Wednesday, 14 August 2019

From the archive: "Django Unchained"


“Oh man, it’s a nasty business.” Dr. King Schultz (Christoph Waltz), the German bounty hunter who kickstarts Quentin Tarantino’s latest opus, is talking about the weals left behind on the ankles of the slave he’s just liberated. He could, of course, be talking about slavery in general; and one suspects some viewers may well end up expressing similar sentiments in relation to Tarantino’s trademark down ‘n’ dirty methodology, to which Django Unchained emerges as itself fatally shackled. Those fanboys who’ve sustained Tarantino’s career in claiming him as one of their own will doubtless turn out en masse, whatever Spike Lee has to say; everyone else might be advised to approach with some caution.

The director’s magpie tendencies are again on full display: the new film is born out of nerdy love for such savage late 60s Westerns as Sergio Corbucci’s Django, which wasn’t strictly concerned with race, and those florid 70s plantation melodramas (most notably, 1975’s Mandingo), which most certainly were, being crossovers from the blaxsploitation hits to which Tarantino has already paid fulsome homage. His Django (Jamie Foxx) is thus a freed slave, setting out across pre-Civil War America in search of his beloved, to the accompaniment of 60s TV and film themes, Ennio Morricone songs and gangsta rap.

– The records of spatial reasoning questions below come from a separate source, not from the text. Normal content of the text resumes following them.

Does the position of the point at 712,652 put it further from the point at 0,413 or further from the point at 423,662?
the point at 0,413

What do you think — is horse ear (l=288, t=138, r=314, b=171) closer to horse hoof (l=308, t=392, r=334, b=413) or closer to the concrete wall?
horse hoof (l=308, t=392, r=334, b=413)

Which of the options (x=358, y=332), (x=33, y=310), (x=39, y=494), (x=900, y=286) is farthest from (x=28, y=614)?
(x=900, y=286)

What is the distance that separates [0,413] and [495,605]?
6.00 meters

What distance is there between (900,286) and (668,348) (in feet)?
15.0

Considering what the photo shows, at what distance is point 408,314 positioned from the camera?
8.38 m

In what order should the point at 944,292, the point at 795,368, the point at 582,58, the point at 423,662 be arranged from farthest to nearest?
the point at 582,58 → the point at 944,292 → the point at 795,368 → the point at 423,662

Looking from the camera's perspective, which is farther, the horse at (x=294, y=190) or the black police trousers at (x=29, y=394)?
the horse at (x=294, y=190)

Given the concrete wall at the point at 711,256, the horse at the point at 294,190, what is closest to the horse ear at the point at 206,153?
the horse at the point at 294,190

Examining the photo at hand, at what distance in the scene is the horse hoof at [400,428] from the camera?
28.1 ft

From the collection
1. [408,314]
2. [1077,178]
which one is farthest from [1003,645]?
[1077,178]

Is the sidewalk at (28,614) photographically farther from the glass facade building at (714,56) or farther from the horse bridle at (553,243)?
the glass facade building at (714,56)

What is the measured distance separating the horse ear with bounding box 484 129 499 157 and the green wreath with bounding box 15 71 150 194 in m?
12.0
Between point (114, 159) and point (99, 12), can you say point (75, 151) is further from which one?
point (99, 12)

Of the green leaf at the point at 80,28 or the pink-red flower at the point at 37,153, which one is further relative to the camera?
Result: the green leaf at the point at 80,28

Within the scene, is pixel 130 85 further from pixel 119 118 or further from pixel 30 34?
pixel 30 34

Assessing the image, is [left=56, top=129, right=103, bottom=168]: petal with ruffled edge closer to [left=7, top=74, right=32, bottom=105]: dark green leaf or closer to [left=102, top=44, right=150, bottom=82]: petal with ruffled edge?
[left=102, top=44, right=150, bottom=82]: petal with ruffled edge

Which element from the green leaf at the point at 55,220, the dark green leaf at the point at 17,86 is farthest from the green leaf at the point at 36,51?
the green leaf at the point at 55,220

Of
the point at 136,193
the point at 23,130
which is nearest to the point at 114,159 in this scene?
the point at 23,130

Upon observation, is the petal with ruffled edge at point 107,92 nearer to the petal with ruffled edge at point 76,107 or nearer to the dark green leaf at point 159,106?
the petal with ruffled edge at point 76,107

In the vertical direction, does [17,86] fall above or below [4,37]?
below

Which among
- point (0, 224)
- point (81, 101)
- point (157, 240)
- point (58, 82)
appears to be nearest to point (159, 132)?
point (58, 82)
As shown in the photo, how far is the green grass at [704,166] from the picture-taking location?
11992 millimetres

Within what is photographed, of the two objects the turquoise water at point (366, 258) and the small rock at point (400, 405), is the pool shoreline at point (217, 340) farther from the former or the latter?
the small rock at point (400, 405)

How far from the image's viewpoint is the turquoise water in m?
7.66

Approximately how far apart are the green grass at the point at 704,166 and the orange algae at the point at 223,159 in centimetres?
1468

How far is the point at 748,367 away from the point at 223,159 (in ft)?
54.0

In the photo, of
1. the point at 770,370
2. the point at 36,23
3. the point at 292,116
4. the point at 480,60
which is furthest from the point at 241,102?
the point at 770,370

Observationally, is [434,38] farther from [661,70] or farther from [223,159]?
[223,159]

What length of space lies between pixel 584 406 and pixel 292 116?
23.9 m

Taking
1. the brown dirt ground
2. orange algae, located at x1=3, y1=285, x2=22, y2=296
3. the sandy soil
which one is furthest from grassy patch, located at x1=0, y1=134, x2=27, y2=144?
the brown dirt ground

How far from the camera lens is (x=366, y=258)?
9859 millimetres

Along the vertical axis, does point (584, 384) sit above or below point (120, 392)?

Objecting to the film on racial grounds, as Lee has done, is ascribing a real-world complexity to Django Unchained that isn’t there; we’re once more passing through that wholly constructed realm known as Tarantinoland, where there is no such thing as questionable taste, and brutal violence, glib wisecracks and haphazard revisionism can be excused by the presence of broad, nominally inclusive, artfully drawn quotation marks – the same thinking that permits Seven Psychopaths a BAFTA nomination for openly admitting how rubbish its female characters are.

Granted, Django is artfully drawn – more so than the slaphappy Inglourious Basterds, at least. Cinematographer Robert Richardson notes both the cold of the mountains and the motes of cotton drifting in the unrelenting Mississippi sun, before revelling in the film’s candlelit interiors. And I don’t deny Tarantino’s ability to write colourful characters, in various skintones. There’s Waltz’s Dr. King (geddit), educating Django in the ways of gunslinging; Don Johnson, as a slaveowner apparently dressed as Colonel Sanders; Leonardo diCaprio, all peacocking privilege as plantation boss Calvin J. Candie; and Samuel L. Jackson as the latter’s doddering house slave Stephen, whose grey eyebrows speak of the most terrible compromises.

While it’s out on the range, Django Unchained provides an entertaining ride; but once it moves indoors, sluggishness takes over, from which only jolting paroxysms of violence can hope to rescue it. At two hours and forty-five minutes, the film does little to overturn Tarantino’s reputation as the most indulged filmmaker in American cinema: this particular moviebrat solely needed a Roger Corman to pare back his worst instincts, not a sugar daddy like Harvey Weinstein, giving into his every demand.

All Weinstein’s money is up there on the screen when Tarantino stages a midnight Klan raid, but in an echo chamber like this, what resonates loudest in such scenes isn’t the clatter of hooves, or the echoes of D. W. Griffith this imagery may set off, but the sound of the director himself, giggling and snickering. The problem with Tarantino has never been that you can’t hear his voice coming through; it’s that you start to feel his breath condensing upon your neck.

In the season of the lifeless Les Mis, maybe we shouldn’t mark down such energy, but equally it’s hard to applaud when it so obviously gets the better of the individual generating it. Having initially spared us the sight of a slave being ripped apart by dogs, Tarantino returns to the scene by way of cuing the eruption of ultra-violence his fanbase craves. Soon the film is all exploding heads and ribcages – Peckinpah without an iota of the gravity or reflection – and whatever non-adolescent enjoyment there is here simply drains away with the blood.

As the upcoming Lincoln suggests, there is another way of addressing America’s historical scars, and that’s through dialogue: the kind of dialogue Tarantino can still knock out in his sleep, which allows the wizardly Waltz to steal off with every other scene, and allows Foxx to register as perhaps the most compelling figure of all here, merely by staying silent while everybody else gabs on. This witty double-act is the best of Django Unchained; the violence it’s eventually lost to is that of a teenager pulling the wings from flies and seeking to impress his peers with such indiscriminate cruelty. Quentin Tarantino, the fanboy’s fanboy, is fifty years old this year.

(MovieMail, January 2013)

Django Unchained is available on DVD through Sony, and to rent via Amazon Prime.